# [Task to complete]
Quote the data from the line containing "Out of blue" up to and including the line containing "5504 millimetres".
"""
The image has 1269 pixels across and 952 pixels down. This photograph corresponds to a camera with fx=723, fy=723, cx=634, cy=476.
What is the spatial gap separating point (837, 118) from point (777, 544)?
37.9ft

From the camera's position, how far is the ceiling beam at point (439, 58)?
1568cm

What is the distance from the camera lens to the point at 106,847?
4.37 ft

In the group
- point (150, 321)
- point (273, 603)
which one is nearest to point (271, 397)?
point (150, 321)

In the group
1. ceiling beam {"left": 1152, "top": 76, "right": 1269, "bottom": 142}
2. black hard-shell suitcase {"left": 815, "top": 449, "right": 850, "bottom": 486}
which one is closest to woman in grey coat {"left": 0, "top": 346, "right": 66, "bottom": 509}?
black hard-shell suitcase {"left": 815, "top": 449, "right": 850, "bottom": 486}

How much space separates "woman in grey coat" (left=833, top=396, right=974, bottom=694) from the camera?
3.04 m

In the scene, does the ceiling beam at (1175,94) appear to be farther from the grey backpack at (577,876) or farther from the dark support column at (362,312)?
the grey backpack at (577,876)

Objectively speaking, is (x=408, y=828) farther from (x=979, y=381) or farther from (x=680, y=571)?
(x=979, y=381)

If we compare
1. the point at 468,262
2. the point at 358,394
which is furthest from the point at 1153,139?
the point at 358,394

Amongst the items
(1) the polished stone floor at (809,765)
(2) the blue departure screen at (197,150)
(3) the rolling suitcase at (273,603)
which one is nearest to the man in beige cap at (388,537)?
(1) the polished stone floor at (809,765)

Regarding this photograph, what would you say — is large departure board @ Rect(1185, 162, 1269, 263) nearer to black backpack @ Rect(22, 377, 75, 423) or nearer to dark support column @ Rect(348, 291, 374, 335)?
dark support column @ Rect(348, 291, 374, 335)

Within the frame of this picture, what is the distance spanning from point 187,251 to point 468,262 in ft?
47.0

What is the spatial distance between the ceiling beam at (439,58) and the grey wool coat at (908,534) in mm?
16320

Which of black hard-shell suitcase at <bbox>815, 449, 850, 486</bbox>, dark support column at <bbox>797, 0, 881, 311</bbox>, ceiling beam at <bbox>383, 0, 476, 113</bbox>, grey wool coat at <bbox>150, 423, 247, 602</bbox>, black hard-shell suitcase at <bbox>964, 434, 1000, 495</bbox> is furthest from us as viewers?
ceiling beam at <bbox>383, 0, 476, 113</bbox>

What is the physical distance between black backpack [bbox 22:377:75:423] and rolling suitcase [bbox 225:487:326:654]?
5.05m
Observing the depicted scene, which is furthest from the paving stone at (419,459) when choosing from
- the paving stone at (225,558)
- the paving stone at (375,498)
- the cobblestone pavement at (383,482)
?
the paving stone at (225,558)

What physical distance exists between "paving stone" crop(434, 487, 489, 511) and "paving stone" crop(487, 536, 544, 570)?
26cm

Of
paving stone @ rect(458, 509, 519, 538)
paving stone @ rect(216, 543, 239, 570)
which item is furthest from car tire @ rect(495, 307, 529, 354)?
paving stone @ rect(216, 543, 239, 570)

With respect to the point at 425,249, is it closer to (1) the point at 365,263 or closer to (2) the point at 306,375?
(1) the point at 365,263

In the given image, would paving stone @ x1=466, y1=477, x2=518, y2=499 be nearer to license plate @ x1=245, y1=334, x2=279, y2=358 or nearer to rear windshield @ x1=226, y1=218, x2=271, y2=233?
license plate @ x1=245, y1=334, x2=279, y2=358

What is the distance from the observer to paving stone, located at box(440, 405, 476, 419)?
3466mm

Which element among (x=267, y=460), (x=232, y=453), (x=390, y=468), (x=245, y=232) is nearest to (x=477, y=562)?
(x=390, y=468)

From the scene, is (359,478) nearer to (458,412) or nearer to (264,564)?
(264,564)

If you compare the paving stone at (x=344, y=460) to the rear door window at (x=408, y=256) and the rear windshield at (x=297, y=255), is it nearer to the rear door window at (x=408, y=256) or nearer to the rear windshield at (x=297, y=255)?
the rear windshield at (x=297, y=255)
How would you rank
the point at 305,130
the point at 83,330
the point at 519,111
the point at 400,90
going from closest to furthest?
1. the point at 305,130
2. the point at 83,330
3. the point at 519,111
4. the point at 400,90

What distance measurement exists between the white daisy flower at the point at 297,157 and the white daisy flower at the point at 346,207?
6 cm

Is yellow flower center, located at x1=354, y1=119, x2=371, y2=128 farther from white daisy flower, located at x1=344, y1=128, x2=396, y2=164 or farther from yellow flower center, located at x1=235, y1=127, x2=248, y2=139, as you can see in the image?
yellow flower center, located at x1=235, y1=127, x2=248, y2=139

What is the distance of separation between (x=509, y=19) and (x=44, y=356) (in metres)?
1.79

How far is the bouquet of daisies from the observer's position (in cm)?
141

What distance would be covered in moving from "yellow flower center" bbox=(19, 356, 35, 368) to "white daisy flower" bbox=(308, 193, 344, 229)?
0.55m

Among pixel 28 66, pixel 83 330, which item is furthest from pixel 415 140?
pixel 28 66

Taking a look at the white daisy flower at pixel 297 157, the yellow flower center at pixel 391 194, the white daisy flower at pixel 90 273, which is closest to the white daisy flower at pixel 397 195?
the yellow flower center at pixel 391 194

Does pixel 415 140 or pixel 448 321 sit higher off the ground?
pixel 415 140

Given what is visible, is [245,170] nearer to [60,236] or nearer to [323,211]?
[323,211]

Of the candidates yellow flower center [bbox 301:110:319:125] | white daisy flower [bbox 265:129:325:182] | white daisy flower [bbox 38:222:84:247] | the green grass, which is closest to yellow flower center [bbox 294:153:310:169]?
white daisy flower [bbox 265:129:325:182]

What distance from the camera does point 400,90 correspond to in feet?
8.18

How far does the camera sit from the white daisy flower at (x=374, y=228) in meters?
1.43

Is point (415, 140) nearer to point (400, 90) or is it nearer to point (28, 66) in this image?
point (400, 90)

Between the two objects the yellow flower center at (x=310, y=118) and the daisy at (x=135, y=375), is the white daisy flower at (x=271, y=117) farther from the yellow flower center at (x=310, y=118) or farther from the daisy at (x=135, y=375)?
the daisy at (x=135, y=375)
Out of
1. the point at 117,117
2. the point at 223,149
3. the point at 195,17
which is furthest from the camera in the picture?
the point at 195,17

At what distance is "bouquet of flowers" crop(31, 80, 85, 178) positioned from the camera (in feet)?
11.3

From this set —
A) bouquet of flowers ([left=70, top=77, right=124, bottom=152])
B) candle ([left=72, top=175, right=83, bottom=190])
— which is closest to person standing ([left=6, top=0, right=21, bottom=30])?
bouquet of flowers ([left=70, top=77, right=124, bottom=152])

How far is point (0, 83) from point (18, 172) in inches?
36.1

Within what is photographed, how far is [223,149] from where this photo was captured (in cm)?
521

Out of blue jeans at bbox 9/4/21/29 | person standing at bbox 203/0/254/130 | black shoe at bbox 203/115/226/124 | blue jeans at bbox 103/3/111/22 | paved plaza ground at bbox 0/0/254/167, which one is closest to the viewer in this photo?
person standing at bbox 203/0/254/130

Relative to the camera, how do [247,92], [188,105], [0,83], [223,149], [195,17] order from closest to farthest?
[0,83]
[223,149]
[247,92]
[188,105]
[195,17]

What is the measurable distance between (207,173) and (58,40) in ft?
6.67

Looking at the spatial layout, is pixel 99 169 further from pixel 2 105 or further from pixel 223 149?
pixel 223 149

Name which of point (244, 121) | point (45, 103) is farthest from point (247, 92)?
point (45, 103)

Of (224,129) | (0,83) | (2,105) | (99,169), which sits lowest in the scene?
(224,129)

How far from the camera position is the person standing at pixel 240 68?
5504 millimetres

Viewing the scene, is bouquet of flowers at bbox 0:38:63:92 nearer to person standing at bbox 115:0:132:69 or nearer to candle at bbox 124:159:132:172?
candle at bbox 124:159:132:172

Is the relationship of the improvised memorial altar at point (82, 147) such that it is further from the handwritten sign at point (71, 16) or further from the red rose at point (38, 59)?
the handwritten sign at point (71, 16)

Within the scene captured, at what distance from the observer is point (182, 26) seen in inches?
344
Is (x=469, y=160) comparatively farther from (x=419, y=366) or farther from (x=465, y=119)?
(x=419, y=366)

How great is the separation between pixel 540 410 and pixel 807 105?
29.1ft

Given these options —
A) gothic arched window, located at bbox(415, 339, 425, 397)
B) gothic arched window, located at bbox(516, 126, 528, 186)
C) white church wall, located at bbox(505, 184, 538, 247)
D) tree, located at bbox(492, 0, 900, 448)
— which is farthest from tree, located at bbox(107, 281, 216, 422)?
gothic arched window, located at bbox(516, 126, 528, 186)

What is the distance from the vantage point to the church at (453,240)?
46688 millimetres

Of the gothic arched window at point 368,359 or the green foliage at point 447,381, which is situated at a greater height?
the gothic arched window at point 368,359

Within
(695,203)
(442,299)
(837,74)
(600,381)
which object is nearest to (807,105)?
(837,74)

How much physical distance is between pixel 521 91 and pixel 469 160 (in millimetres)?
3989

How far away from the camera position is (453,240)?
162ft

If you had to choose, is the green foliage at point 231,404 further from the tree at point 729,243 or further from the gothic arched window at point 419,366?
"""
# [The solution]
Out of blue jeans at bbox 9/4/21/29 | person standing at bbox 203/0/254/130 | black shoe at bbox 203/115/226/124 | blue jeans at bbox 103/3/111/22 | paved plaza ground at bbox 0/0/254/167, which one is closest to the viewer in this photo?
person standing at bbox 203/0/254/130

Relative to the camera, how do [247,92], [188,105], [0,83], [223,149], [195,17] order from closest to farthest?
[0,83]
[223,149]
[247,92]
[188,105]
[195,17]

What is the measurable distance between (207,173) and (58,40) in ft?
6.67

Looking at the spatial layout, is pixel 99 169 further from pixel 2 105 or further from pixel 223 149?
pixel 223 149

Name which of point (244, 121) | point (45, 103) is farthest from point (247, 92)?
point (45, 103)

Of (224,129) | (0,83) | (2,105) | (99,169), which sits lowest in the scene?
(224,129)

How far from the camera position is the person standing at pixel 240 68?
5504 millimetres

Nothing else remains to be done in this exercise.